Quoted passage:
= = =
Together, we will continue to stand against the systemic racism and inequities that pervade black and brown communities in social, health, education, and workforce development and will strive for the liberation of all. 

Under the leadership of the Office of the President and with guidance from our inaugural Equity & Inclusion Committee, Cambridge College will create and implement a series of events, discussions, and resources to educate and inform our community about systemic racism, social and economic inequities, and related concepts to heal our communities and the world.

 

The Racial Equity and Social Justice Initiative (RESJI)

Overview

This initiative will address the societal challenges of systemic racism, social injustice and inequity.  A central theme of this initiative is to cultivate a diverse and equitable community to dismantle racism through an ongoing process of education and self-assessment.

Our commitment to this work is rooted in the belief that all members of our community are valued and must work collaboratively to further the social justice mission of the College; and to nurture an environment that embraces diverse backgrounds, cultures, ideas and perspectives that contribute to a rich learning experience.

Mission

Cambridge College is committed to instilling a collective impact of racial equity, diversity and social justice where equal opportunities and equitable outcomes exist for all. Through the implementation of the Pillars of Impact we will support a diverse, equitable and inclusive community that nurtures respect, understanding and belonging.

The RESJI Framework

The Framework consists of Four Pillars of Impact where the collective efforts of the committee members that make up each of the four pillars will focus on how the College will dismantle systemic racism and social inequities to create a culture of inclusion, respect and understanding.

#1: Governance

  • Ensure that our Board composition reflects our commitment to diversity, equity and inclusion, and the College’s commitment to racial and social equity and justice in its actions.
  • Sustain the College’s commitment to diversity equity and inclusion among students, staff, faculty and trustees.

Committee Membership

  • Deborah Jackson, Chair (President)
  • Kevin McCall (Chairman)
  • Jim Siegel (Trustee)

#2: Workforce, DEI & Supplier Diversity

  • Create a diverse, equitable and inclusive workforce by advancing a culture of belonging through thoughtful recruitment, equitable compensation, promotions and opportunities, and nurturing inclusive and supportive teams and teamwork.
  • Utilize tools and resources to access our current status and progress toward goals for diversity and inclusion.
= = =
Given information:
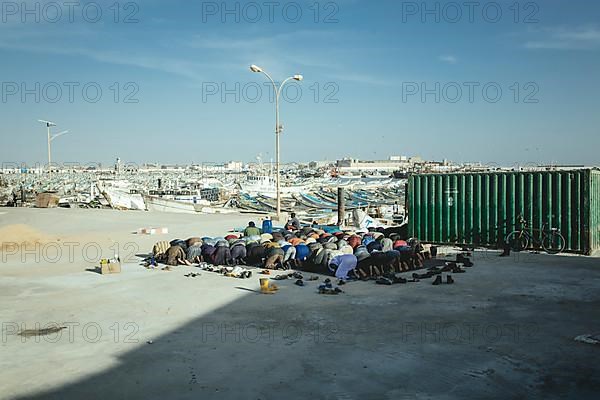 Dockworkers at evening prayer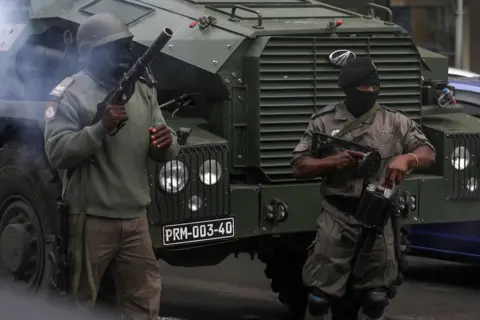 Reuters Two masked Mozambican police officers try to disperse people gathering to take part a march called by presidential candidate Venâncio Mondlane over the killing of two his supporters, in Maputo, Mozambique - Monday 21 October 2024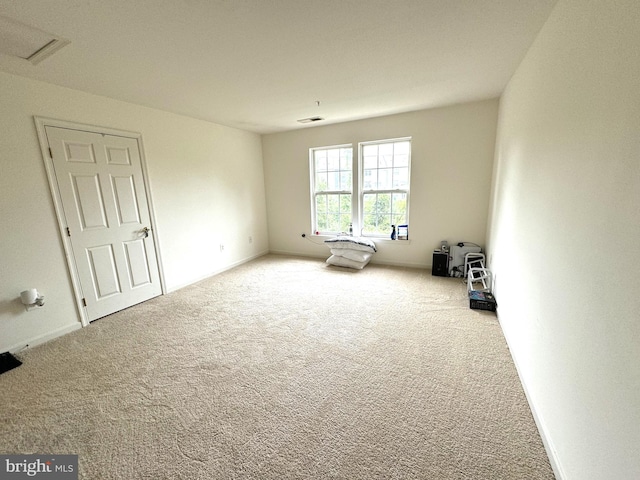 spare room with carpet flooring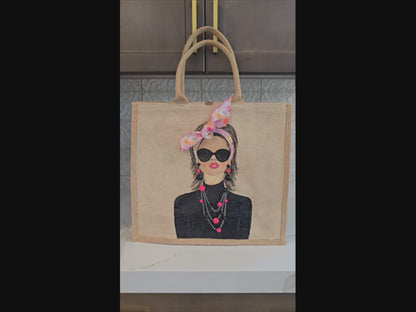 Video of Hand painted jute tote bag featuring a fashion portrait with sunglasses, pink bandana bow, and embellished statement jewelry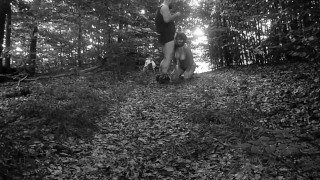 Naked submissive slut taken for a walk on a leash in forest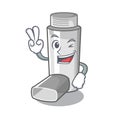 Two finger asthma inhalers in cartoon medicine box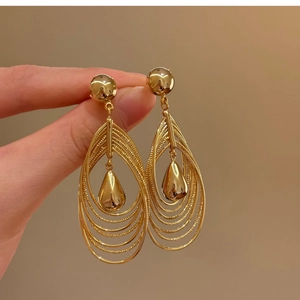 Detailed macro view of 18k gold-plated multi-layer teardrop hollow earring with polished finish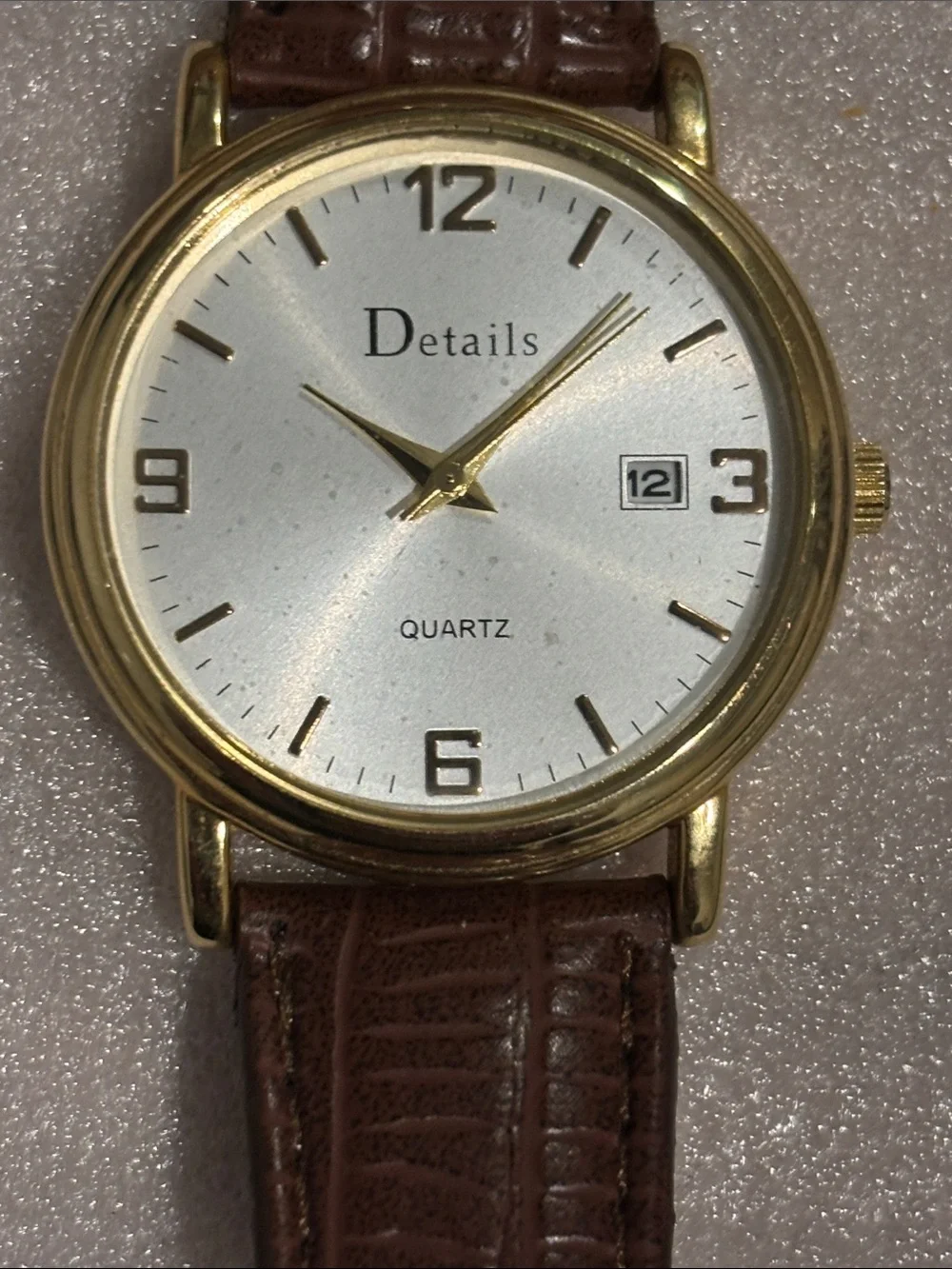 Gold-Tone Round Watch with Silver Dial and Brown Leather Strap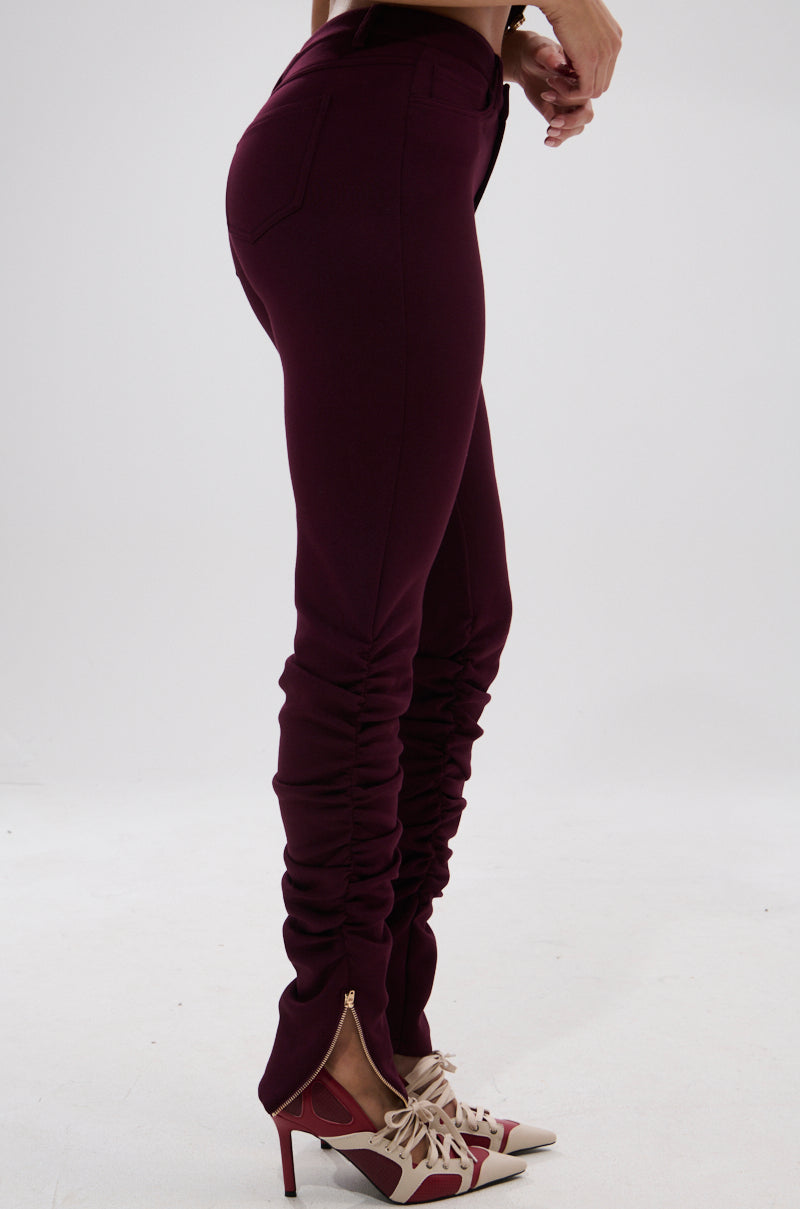 A person is shown from the waist down wearing fitted LYNX STACKED TROUSER IN BURGUNDY with a ruched finish and pointed high-heeled shoes with beige and burgundy accents, standing against a plain white background. 3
= = =
Task objective: Keep writing the Cambridge College racial equity and social justice initiative text, starting right after its last sentence.

Response for this exercise:
  • Ensure that everyone in the College has the same opportunities to succeed, to contribute, to be recognized, to be equitably compensated, and to achieve their full potential in the workplace.
  • Leverage our purchasing power to engage women and minority-owned businesses.
  • Be intentional in our procurement practices to engage and encourage/require vendors to be more responsive to and to show evidence of DEI in their companies.

Committee Membership

  • Lauretta Siggers, Chair (VP-HR)
  • Maria Vasallo, Co-Chair (AVP)
  • FeLisa Albert (Academic Success Coach/Senior Faculty)
  • Michael Dickinson (Director of Undergraduate Academic Advising, Faculty SAS)
  • Salina Duggan (Part-time Faculty Member)
  • Jomary Marrero (Assistant Director of Social Media & Digital Marketing Operations, CCPR)
  • Blair Ross (Admissions)
  • Anthony Viola (Library Director, CELT)
  • Lidon Weatherly (Director of HR)

#3: Academic, Faculty and Students

  • Inculcate the concepts and practices of racial equity and justice into our academic programming, including faculty training and supporting student events, workshops, and resources.
  • Re-examine curricula that unconsciously reinforces and endorses systemic racism.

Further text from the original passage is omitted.